Journalist Barbara Walters dead at 93

by mcardinal

Savannah Hulsey Pointer, FISM News 

 

Barbara Walters, an ABC News journalist who paved the path for women to participate in newscasts, has passed away at the age of 93. 

Her death was first reported by ABC News, but they didn’t immediately offer any further information or comments from her family. However, Walters’ representative Cindi Berger later issued a statement saying, “Barbara Walters passed away peacefully in her home surrounded by loved ones. She lived her life with no regrets. She was a trailblazer not only for female journalists, but for all women.”

As the first female anchor of a nightly news program, Walters joined ABC News in 1976, according to the network. Later, she started the daytime talk show “The View” and co-hosted the television news magazine “20/20.”

In 2014, Walters announced her resignation as co-host of “The View,” stating, “I do not want to appear on another program or climb another mountain. I want instead to sit on a sunny field and admire the very gifted women — and OK, some men too — who will be taking my place.”

Walters, who was born in 1929, was surrounded by famous people because her father worked in the entertainment industry. She learned priceless insights from these encounters that would later aid her in her career.
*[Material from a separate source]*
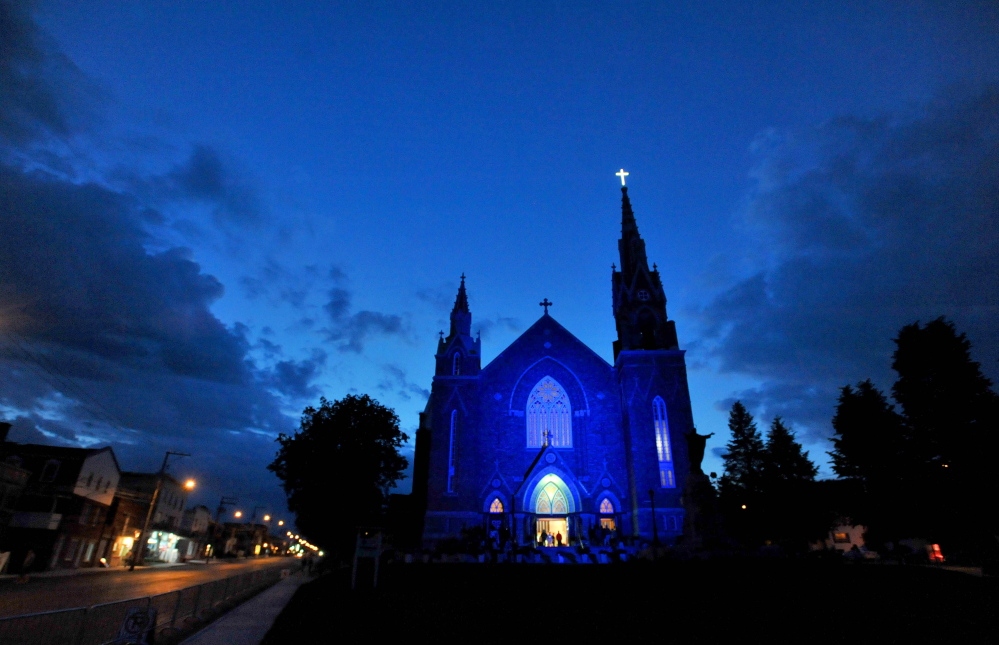 Ste-Agnes Catholic Church lights up in blue in the early hours of the morning during a vigil in Lac-Megantic, Quebec, on Sunday, July 6, 2014.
“I would see them onstage looking one way and offstage often looking very different. I would hear my parents talk about them and know that even though those performers were very special people, they were also human beings with real-life problems,” Walters said decades ago. “I can have respect and admiration for famous people, but I have never had a sense of fear or awe.”

Disney CEO Robert Iger responded to Walters’ death in a statement that praised her career. “Barbara was a true legend, a pioneer not just for women in journalism but for journalism itself,” Iger said. “She was a one-of-a-kind reporter who landed many of the most important interviews of our time, from heads of state and leaders of regimes to the biggest celebrities and sports icons.”

“I had the pleasure of calling Barbara a colleague for more than three decades, but more importantly, I was able to call her a dear friend,” he continued. “She will be missed by all of us at The Walt Disney Company, and we send our deepest condolences to her daughter, Jacqueline.”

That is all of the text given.